Notas iniciais
Tá tarde,o capítulo tá enorme(não me matem) Então,apenas algumas coisas: tem amorzinho,tem fofurinha e tem uma surpresa no final As músicas: what you want - john butler trio(pra surpresinha no final) - cês vão amar pq ela combina bastante - e pode ser flashlight da jessie j(só pro resto do capítulo não ficar sem trilha) scrr Boa leitura!! :)) p.s.: os cometários eu agradeço E JURO QUE VOU RESPONDER A TODOS!!!
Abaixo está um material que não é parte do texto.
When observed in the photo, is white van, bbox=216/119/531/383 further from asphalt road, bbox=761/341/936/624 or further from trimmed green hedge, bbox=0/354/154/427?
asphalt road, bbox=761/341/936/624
Eram precisamente duas da manhã quando Robin acordou com um som fraco e persistente;como uma risada de criança ou algo parecido."Mas quem são os malucos que têm forças para estarem acordados a essa hora?!",pensou e virou para o outro lado,agradecendo aos deuses quando o barulho cessou."Se eu perdesse mais uma noite de sono,juro por tudo que é mais sagrado que eu mataria um amanhã" e fechou os olhos.

Alguns minutos depois,ele ouviu a risada de novo."Isso é sério?!",resmungou,jogando os pés pra fora da cama,indo até a janela do quarto de hóspedes e olhando lá fora.A rua estava calma e silenciosa.Então mais uma vez ele ouviu a risada."É melhor que não seja Henry no videogame ou o Roland assistindo desenhos.",pensou irritado,enquanto calçava os chinelos.

Saindo do quarto,a primeira coisa que fez foi checar o filho mais velho.Empurrou devagar a porta de Henry,que estava entreaberta,apenas para encontrar o filho ressonando;o cansaço visível em sua expressão.Foi então em direção ao quarto de Roland e mais uma vez,o que encontrou foi apenas o pequeno agarrado ao golfinho e ao macaco de pelúcia,resmungando algumas coisas durante um sonho.

Então,a risada de novo ecoou em seus ouvidos."Deus,me diga,o que eu fiz pra merecer isso mesmo?!" e revirando os olhos,continuou sua peregrinação pelo labirinto que era a mansão de Regina.Conforme ia andando,a cada vez que ouvia a risada,esta parecia mais perto.Foi aí que,descendo as escadas,notou que uma das portas do lado esquerdo da sala de estar estava entreaberta;era o escritório da morena.Se dirigiu até lá e,parando na porta e observando pela fresta,viu uma silhueta pequena,meio encolhida em uma espécie de sofá,de frente para a televisão,assitindo algo que o britânico não conseguiu distinguir.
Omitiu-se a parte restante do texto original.